=== Document section ===
What stays as defined elsewhere:
- The abstract data model of time anchors (point / interval / all-of-time) —
0001§3. - The role of time as primary key —
0000§5.1. - The fragment-spans-bucket-boundary placement rule —
0002§6.3.1. - The two-part address structure —
0002§4.
What this document does not fix:
- Multi-Timeline alignment (mapping anchors between two distinct Timelines) — out of scope for v0 per
0001§11. - The byte format inside Fragments / Buckets / Time-batches —
0007.
2. Resolves OQ-1: Genesis-Relative is Canonical
The canonical form of every DreamDB time anchor is an integer count of resolution units measured from the Timeline's Genesis origin. t = 0 sits at the Genesis origin; positive values are after.
The Genesis Object's origin field carries an optional absolute back-reference — a Unix-nanosecond timestamp at which t = 0 sits in wall-clock time. Three modes are supported:
Genesis origin field | Timeline mode | Meaning |
|---|---|---|
| Unix nanosecond integer | Anchored | t = 0 corresponds to the given Unix-ns instant. Wall-clock conversion is well-defined. |
null | Abstract | The Timeline has no wall-clock anchor. Only relative comparisons within itself are meaningful. |
| (Reserved future tags) | (Future) | Other epoch references — TAI, GPS, monotonic-since-boot. Not in v0. |
Why Genesis-relative as the canonical form:
- Compactness. A 10-year recording at ns resolution fits in 53 bits — comfortably inside a 64-bit integer with room to spare. Genesis-relative integers stay small; absolute Unix-ns integers are already at ~1.8 × 10¹⁸ in 2026 and burn most of the i64 range.
- Abstract timelines. Test data, simulations, fictional timelines, and offline replays don't have a meaningful wall-clock origin. Genesis-relative makes them first-class.
- Wall-clock conversion stays cheap when needed. A reader who wants absolute time fetches the (small, immutable) Genesis Object once and adds the offset.

=== Supplied entries ===

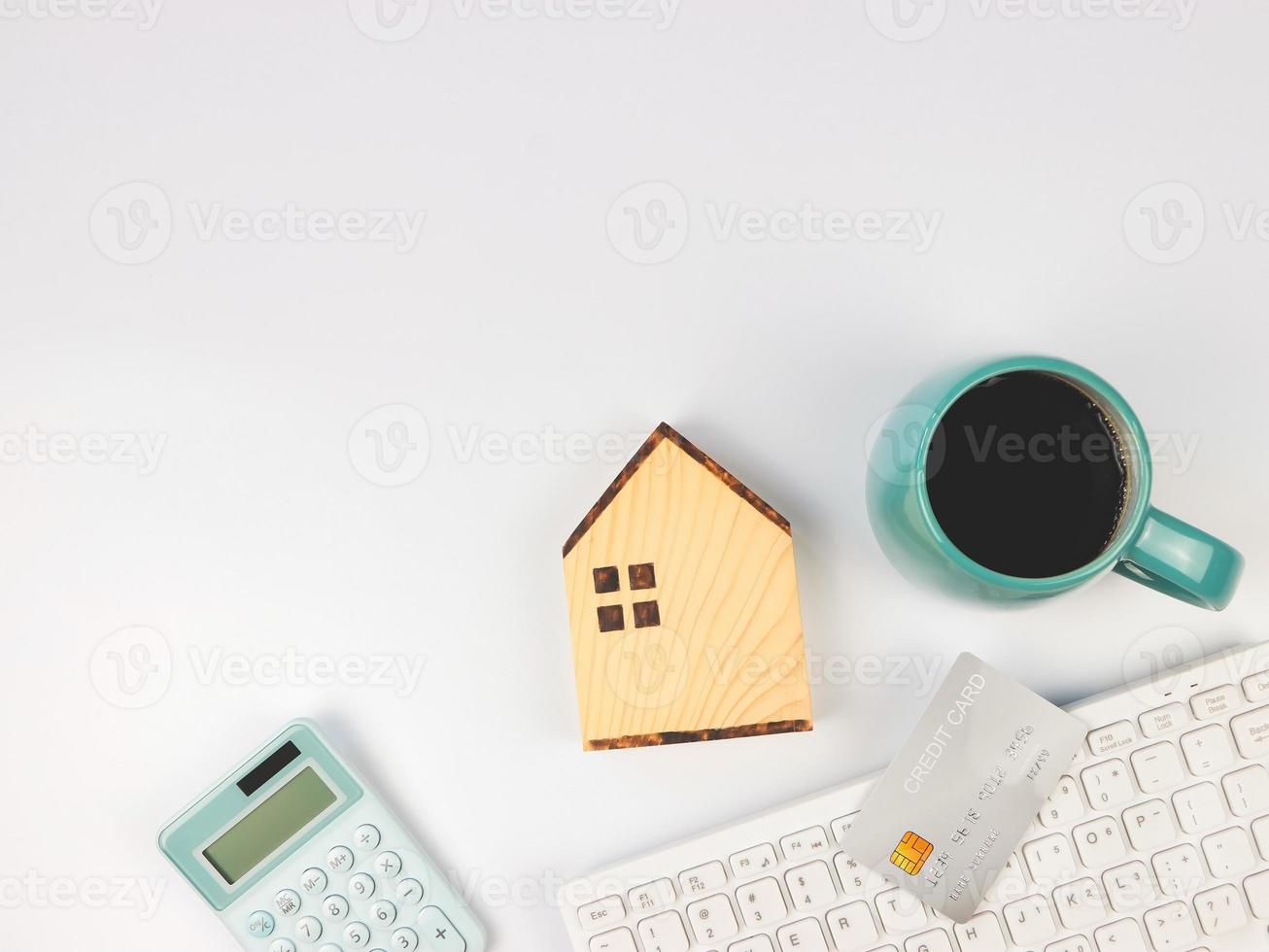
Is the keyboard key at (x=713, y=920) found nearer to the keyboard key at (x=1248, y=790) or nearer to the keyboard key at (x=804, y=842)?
the keyboard key at (x=804, y=842)

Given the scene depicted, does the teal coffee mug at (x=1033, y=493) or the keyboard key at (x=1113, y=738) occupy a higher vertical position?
the teal coffee mug at (x=1033, y=493)

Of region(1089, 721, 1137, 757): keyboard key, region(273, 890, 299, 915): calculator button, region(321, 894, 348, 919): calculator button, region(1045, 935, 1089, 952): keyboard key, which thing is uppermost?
region(1089, 721, 1137, 757): keyboard key

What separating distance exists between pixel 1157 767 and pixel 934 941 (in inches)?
6.7

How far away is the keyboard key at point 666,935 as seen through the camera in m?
0.58

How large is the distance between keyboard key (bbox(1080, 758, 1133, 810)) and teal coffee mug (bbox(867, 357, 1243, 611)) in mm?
124

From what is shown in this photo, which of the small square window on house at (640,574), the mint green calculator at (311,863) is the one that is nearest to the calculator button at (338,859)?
the mint green calculator at (311,863)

=== Requirement 1 ===
Translate this sentence from the time-anchor document into French: "The canonical form of every DreamDB time anchor is an integer count of resolution units measured from the Timeline's Genesis origin."
=== Requirement 2 ===
Reproduce the passage of the time-anchor document from "The Genesis Object's" up to and including "the i64 range.", switching "Unix" to "POSIX".

=== Answer area 1 ===
La forme canonique de chaque ancre temporelle DreamDB est un nombre entier d'unités de résolution mesuré à partir de l'origine Genesis de la Timeline.

=== Answer area 2 ===
The Genesis Object's origin field carries an optional absolute back-reference — a POSIX-nanosecond timestamp at which t = 0 sits in wall-clock time. Three modes are supported:
Genesis origin field | Timeline mode | Meaning |
|---|---|---|
| POSIX nanosecond integer | Anchored | t = 0 corresponds to the given POSIX-ns instant. Wall-clock conversion is well-defined. |
null | Abstract | The Timeline has no wall-clock anchor. Only relative comparisons within itself are meaningful. |
| (Reserved future tags) | (Future) | Other epoch references — TAI, GPS, monotonic-since-boot. Not in v0. |
Why Genesis-relative as the canonical form:
- Compactness. A 10-year recording at ns resolution fits in 53 bits — comfortably inside a 64-bit integer with room to spare. Genesis-relative integers stay small; absolute POSIX-ns integers are already at ~1.8 × 10¹⁸ in 2026 and burn most of the i64 range.